I manifesti della Lega sul Dl Sicurezza
Nei giorni scorsi, dagli uffici di Roma era partita una lettera, indirizzata alla società che aveva effettuato le affissioni, per rimuovere i cartelloni realizzati dalla Lega per “promuovere” le novità contenute nel Decreto sicurezza.
Le immagini erano tre: una donna rom fermata in metro dopo uno scippo, un uomo di colore, un “rasta” e una donna rom sgomberati da una casa occupata e il blocco degli attivisti di ultima generazione.
I manifesti, realizzati con l’intelligenza artificiale, violerebbero i regolamenti comunali sulle affissioni pubblicitarie e, per questo andavano rimossi.

Un manifesto sul decreto sicurezza
La polemica
La Lega ha da subito contestato la decisione arrivata dagli uffici del Campidoglio che, in una nota, specificava che si stavano semplicemente applicando le normative vigenti e che non si stava compiendo nessun atto di censura.
Inoltre, si diceva come la procedura fosse partita in seguito a delle segnalazioni di semplici cittadini.
L’accesso agli atti
La Lega, così, ha deciso di fare un accesso agli atti per capire cosa fosse realmente accaduto.
È quindi emerso che il 24 luglio l’assessora alle Attività produttive, Monica Lucareli, scriveva una mail agli uffici capitolini: ”Mi è stata segnalata questa affissione pubblicitaria in cui è stata evidenziata la riconoscibilità etnica della persona fotografata – si legge nella mail poi diffusa dal Carroccio – cortesemente svolgete le opportune valutazioni in coerenza con il regolamento vigente ed eventualmente date seguito con le opportune azioni amministrative”.

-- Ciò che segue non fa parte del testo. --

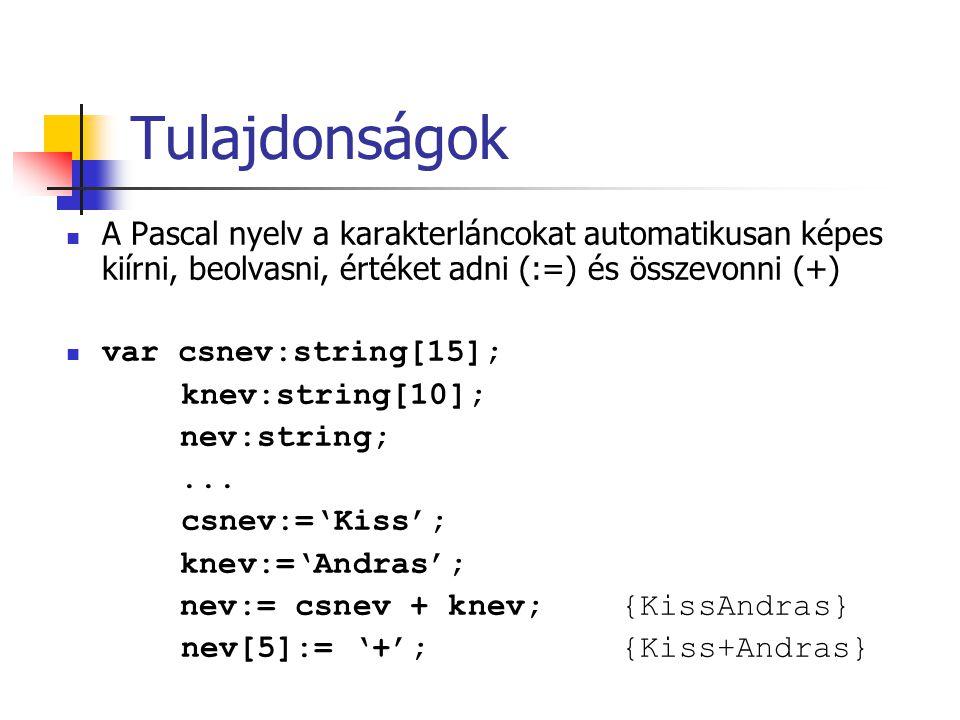 Tulajdonságok A Pascal nyelv a karakterláncokat automatikusan képes kiírni, beolvasni, értéket adni (:=) és összevonni (+) var csnev:string[15]; knev:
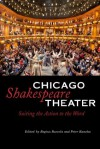 Chicago Shakespeare Theater: Suiting the Action to the Word - Regina Buccola, Peter Kanelos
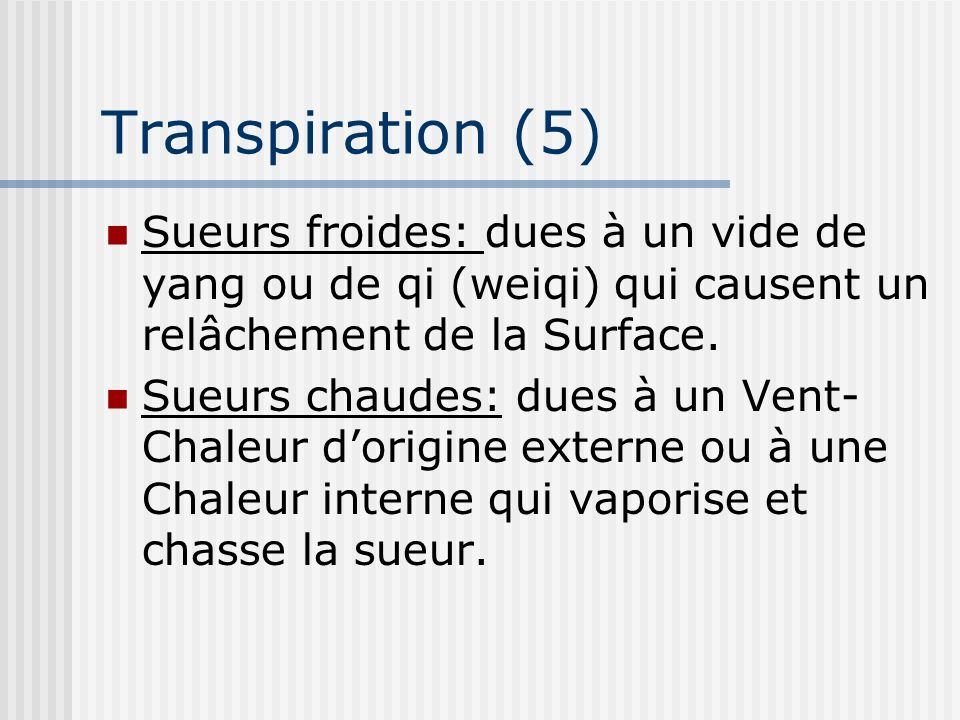 Transpiration (5) Sueurs froides: dues à un vide de yang ou de qi (weiqi) qui causent un relâchement de la Surface.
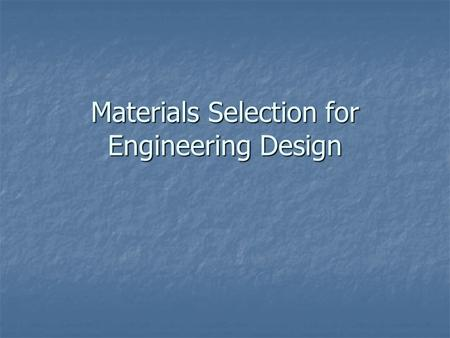 Materials Selection for Engineering Design. Materials Selection The designer of any product, other than software must get involved with material selection.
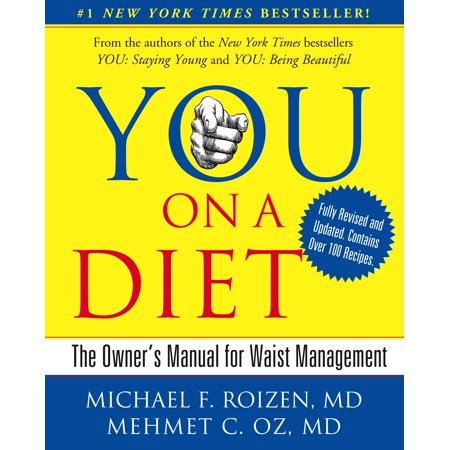 YOU: On A Diet Revised Edition : The Owner's Manual for Waist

Pronti a scendere in piazza
La polemica, dopo la diffusione di questa mail, è nuovamente esplosa, con i leghisti pronti a scendere in piazza in segno di protesta: “L’articolo 21 della Costituzione ricorda che ‘Tutti hanno diritto di manifestare liberamente il proprio pensiero con la parola, lo scritto e ogni altro mezzo di diffusione’ e non può certo essere un regolamentino comunale a imporre paletti a un partito” ha quindi scritto, in una nota, la Lega – è un precedente pericoloso, contro il quale la Lega scenderà in piazza mentre i manifesti censurati saranno riproposti a stretto giro anche in altre città.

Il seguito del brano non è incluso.